Climate change in Northern Mongolia presents extremely serious ecological and economic risks. Air temperatures have already risen by 1.7°C over the past 40 years. In recent years, hot dry summers followed by harsh winters have resulted in massive  livestock die-offs called zuds. In the zud of 2009-2010, an estimated 8 million head of livestock died, pushing many of their owners into poverty and driving migration from rural areas into the city. Mongolia’s aquatic ecosystems and growing freshwater fisheries may also be at risk from climate change. Lake Hovsgol is an ancient rift lake that contains nearly 70 percent of Mongolia’s fresh water. The “Blue Pearl” is also a premier destination within Mongolia, both for Mongolians and for foreign tourists. Despite Lake Hovsgol’s importance and designation as a national park, it is threatened by climate change, rapid unplanned development, and poorly enforced conservation laws. Given the lack of adequate monitoring, it is difficult to determine the extent to which these stressors have already altered the lake’s ecology.

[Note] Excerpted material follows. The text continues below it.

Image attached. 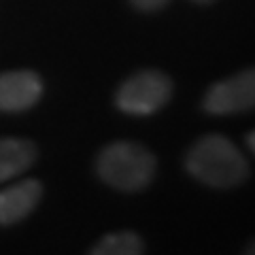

Over the last decade, the recreational fishery for taimen (Hucho taimen, the world’s largest salmonid) has been growing rapidly, bringing much needed income to rural areas. An illegal commercial fishery for the endemic Hovsgol grayling (Thymallus nigrescens) also appears to be growing, although data are scarce. Taimen and Hovsgol grayling are endangered species, and the combined impacts of fishing and climate change on their populations are poorly understood. Salmonids like taimen and grayling are extremely sensitive to warm water and associated low oxygen levels, and both species in Mongolia are at the southern edge of their range where climate change impacts are likely to be most strongly felt. This project aims to improve the understanding of links between climate and the ability of Lake Hovsgol and its major outflow, the Eg River, to support important and endangered fish species. A strong understanding of Mongolia’s lakes and rivers, by well-trained Mongolian aquatic scientists, will be crucial if mining, tourist development, and fisheries are to be sustainable in a changing world.
Summary of Recent Activities
As planned, Dr. Mendsaikhan and her team hosted U.S. partner Dr. Jensen and his team in Mongolia over the summer. The highlight of this period was a four week expedition to the Eg-Uur watershed and Lake Hovsgol during the months of July and August. During this trip, the teams collaborated in a multitude of monitoring activities including the tagging and tracking of two taimen and two lenok fish species, the studying of fish populations and their distribution, and the mapping of the benthic habitat in the lower Eg River, both via side scan sonar. Additionally, the teams deployed 12 real-time monitoring devices in the Eg River. These devices measure water level, pressure, and temperature, and, while the results are currently only available internally, the team plans on integrating the information onto the project website in the near future.

In late October, Dr. Mendsaikhan and her team will make their final project trip to the Eg-Uur watershed and Lake Hovsgol. The focus of this trip will be on field research and training in field ecology techniques.
  Mongolia Partnership Photo A
Dr. Mendsaikhan Bud with U.S. partner Dr. Olaf Jensen.
  Mongolia Partnership Photo B
Dr. Bud and her students retrieving deployed fish nets.